Nonostante la mancanza di coesione, però, c’è anche tanta, tanta voglia di farlo, questo “finale col botto”: Stewart Copeland, per quanto non più il solo compositore, torna in grande spolvero per deliziare le nostre orecchie ancora una volta (per poi portare al disastroso Spyro: Enter The Dragonfly uno dei suoi unici meriti in seguito), certi livelli rimangono tra i momenti più memorabili del platforming in toto, e altri omaggiano i titoli passati. Quest’ultimo punto merita una parentesi più approfondita: quasi tutti i volti che abbiamo imparato ad amare nel corso della serie fanno, bene o male, capolino qui, e con essi anche i ricordi a loro legati.
Al di fuori di Hunter, eletto portavoce di ogni variazione del gameplay che desse l’idea di ciò che è (era) “figo”, quasi tutto torna dai giochi precedenti. Partendo dai draghi anziani del primo Spyro nella scena iniziale, alla nostalgia per la componente fantasy del primo gioco mostrata nel livello Catena Incantata del terzo mondo, passando poi per Riccone, i fratellini Handel e Greta, i cavernicoli, il Professore ed altri comprimari di Spyro 2: tutti fanno ritorno nel terzo gioco per unirsi al saluto rivolto al giocatore.
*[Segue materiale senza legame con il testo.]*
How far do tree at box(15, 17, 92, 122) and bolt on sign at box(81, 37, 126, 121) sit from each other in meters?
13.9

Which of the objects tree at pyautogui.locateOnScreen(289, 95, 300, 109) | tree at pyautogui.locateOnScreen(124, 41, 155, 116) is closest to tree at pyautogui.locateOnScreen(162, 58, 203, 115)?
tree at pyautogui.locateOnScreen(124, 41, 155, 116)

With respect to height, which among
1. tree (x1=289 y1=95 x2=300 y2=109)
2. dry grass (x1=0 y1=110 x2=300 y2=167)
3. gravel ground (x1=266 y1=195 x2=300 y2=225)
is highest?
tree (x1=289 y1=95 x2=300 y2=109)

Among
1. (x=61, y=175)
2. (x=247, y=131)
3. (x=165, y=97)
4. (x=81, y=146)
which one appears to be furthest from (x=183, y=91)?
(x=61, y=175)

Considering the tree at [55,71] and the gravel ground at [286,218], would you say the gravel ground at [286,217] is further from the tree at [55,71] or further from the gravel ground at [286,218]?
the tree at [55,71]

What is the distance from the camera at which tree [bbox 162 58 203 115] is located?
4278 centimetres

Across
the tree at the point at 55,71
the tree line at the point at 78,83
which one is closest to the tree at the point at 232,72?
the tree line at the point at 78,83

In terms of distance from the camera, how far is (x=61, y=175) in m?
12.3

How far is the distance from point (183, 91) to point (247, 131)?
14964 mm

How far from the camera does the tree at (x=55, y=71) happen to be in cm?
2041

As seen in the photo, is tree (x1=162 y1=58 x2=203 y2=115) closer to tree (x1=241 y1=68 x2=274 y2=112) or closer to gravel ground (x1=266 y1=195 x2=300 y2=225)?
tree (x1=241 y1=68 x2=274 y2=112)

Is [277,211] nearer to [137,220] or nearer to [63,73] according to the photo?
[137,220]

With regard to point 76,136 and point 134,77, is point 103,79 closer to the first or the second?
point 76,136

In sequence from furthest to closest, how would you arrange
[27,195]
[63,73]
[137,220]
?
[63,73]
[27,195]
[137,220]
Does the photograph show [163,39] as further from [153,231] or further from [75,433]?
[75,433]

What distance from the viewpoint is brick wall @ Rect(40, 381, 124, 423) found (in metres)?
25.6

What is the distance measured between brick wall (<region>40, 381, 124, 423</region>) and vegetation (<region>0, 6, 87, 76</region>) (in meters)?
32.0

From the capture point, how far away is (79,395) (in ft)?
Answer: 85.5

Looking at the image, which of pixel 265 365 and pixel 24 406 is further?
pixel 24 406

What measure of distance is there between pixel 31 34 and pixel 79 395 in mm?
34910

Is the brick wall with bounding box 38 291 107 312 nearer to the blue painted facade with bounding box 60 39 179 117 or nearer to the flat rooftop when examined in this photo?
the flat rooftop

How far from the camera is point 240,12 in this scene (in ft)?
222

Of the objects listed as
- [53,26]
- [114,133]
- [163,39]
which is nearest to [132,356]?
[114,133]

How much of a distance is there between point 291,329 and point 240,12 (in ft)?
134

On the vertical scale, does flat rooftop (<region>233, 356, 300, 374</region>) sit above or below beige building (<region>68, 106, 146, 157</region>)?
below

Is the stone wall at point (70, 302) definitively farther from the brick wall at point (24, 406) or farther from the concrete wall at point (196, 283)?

Non faremo alcuno spoiler sulla (ormai comunque nota, dopo diciannove anni) rivelazione sulla Maga, ma possiamo dire praticamente tutto sulla scena con cui il gioco “ricompensa” chi lo completa al 100%. Una scena completamente priva di dialogo, ad eccezione dei rutti con cui uno dei draghi neonati saluta il mondo in cui è venuto alla luce. Senza troppe cerimonie, il draghetto viene affiancato a Spyro, per poi ruttare in faccia pure a lui; il protagonista si limita a scuotere il capo e guardare in basso, prima di una rapida dissolvenza in nero.
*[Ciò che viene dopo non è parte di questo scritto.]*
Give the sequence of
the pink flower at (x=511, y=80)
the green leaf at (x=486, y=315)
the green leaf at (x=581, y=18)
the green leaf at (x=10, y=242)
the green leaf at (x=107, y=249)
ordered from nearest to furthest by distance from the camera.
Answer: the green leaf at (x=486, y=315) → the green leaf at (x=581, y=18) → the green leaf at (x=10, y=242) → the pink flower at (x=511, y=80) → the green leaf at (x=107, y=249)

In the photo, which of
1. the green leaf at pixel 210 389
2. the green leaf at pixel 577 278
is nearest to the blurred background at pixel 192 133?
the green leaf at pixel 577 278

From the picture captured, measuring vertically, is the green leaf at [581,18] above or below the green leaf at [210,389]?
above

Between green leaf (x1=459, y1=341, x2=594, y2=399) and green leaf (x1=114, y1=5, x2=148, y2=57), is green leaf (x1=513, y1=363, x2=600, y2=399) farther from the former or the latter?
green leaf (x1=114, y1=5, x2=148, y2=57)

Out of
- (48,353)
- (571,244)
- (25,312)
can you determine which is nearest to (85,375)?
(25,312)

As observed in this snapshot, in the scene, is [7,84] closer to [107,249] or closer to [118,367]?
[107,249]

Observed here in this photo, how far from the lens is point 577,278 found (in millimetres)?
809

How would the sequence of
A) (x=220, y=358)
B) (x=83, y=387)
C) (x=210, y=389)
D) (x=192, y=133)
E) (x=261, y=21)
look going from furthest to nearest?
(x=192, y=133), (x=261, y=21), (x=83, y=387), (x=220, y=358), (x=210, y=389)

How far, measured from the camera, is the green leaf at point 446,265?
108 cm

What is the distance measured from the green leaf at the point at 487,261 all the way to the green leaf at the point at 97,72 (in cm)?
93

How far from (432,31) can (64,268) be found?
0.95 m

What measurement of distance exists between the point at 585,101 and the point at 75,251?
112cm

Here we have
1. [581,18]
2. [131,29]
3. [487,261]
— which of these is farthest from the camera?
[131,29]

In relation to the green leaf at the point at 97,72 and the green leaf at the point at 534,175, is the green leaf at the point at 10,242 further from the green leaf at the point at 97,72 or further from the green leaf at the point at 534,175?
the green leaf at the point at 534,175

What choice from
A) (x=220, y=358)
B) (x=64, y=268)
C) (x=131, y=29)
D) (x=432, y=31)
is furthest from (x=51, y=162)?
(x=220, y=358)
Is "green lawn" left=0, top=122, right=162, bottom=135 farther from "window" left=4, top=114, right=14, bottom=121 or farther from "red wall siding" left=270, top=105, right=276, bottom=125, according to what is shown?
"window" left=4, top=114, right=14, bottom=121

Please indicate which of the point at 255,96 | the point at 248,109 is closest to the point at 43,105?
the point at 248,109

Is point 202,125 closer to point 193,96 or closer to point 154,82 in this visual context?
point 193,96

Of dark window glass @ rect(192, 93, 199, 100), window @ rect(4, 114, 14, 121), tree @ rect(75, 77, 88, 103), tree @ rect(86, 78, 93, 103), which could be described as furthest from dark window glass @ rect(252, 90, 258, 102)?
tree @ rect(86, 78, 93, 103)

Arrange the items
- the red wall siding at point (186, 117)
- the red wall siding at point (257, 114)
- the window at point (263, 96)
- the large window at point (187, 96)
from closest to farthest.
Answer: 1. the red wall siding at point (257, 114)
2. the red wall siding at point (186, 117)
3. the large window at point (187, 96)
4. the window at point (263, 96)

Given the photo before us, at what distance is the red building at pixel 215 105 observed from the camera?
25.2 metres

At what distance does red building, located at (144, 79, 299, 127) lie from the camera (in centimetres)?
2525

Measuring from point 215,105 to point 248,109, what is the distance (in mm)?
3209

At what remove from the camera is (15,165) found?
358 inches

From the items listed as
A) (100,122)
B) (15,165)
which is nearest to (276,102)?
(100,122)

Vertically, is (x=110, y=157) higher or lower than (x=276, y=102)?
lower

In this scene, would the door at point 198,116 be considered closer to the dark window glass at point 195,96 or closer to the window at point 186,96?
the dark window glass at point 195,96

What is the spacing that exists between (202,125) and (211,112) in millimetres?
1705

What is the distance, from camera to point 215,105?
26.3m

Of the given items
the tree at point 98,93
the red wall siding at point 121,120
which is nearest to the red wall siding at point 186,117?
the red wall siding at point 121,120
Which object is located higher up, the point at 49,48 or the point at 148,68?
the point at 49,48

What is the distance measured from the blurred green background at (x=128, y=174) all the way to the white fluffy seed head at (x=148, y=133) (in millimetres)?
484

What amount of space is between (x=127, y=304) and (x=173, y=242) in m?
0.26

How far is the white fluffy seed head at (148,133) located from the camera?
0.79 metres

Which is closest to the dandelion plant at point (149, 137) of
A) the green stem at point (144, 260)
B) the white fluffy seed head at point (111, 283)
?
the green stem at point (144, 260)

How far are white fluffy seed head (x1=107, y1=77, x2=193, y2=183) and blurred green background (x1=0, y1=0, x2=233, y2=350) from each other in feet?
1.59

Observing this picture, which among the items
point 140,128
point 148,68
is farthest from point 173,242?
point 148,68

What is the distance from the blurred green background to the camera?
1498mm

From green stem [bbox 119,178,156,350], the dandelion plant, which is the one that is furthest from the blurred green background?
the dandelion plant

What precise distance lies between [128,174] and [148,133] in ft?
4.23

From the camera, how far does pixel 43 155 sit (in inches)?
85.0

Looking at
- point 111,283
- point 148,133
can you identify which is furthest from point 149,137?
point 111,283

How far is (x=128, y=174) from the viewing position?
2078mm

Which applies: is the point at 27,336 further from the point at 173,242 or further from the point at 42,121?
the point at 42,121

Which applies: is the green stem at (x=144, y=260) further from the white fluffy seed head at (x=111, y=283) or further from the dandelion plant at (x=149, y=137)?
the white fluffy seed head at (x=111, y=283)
Questa mancanza di pathos, simbolica di un po’ tutto il gioco, viene sostituita in Spyro Reignited Trilogy da un momento tenero nel quale il cucciolo, in tutto il suo bruciore di stomaco, viene accolto a zampe aperte da uno Spyro sorridente, che a sua volta simboleggia i toni del ritorno di Spyro: così come si è concluso il precedente Old But Gold in merito a Crash Team Racing, anche qui possiamo parlare di un ritorno di fiamma. Perché mentre nel 2000 Spyro agitava la testa in vista delle mani in cui sarebbe capitato in futuro, ora invece abbiamo un drago, risorto come Crash dalle sue ceneri, che è tornato per restare.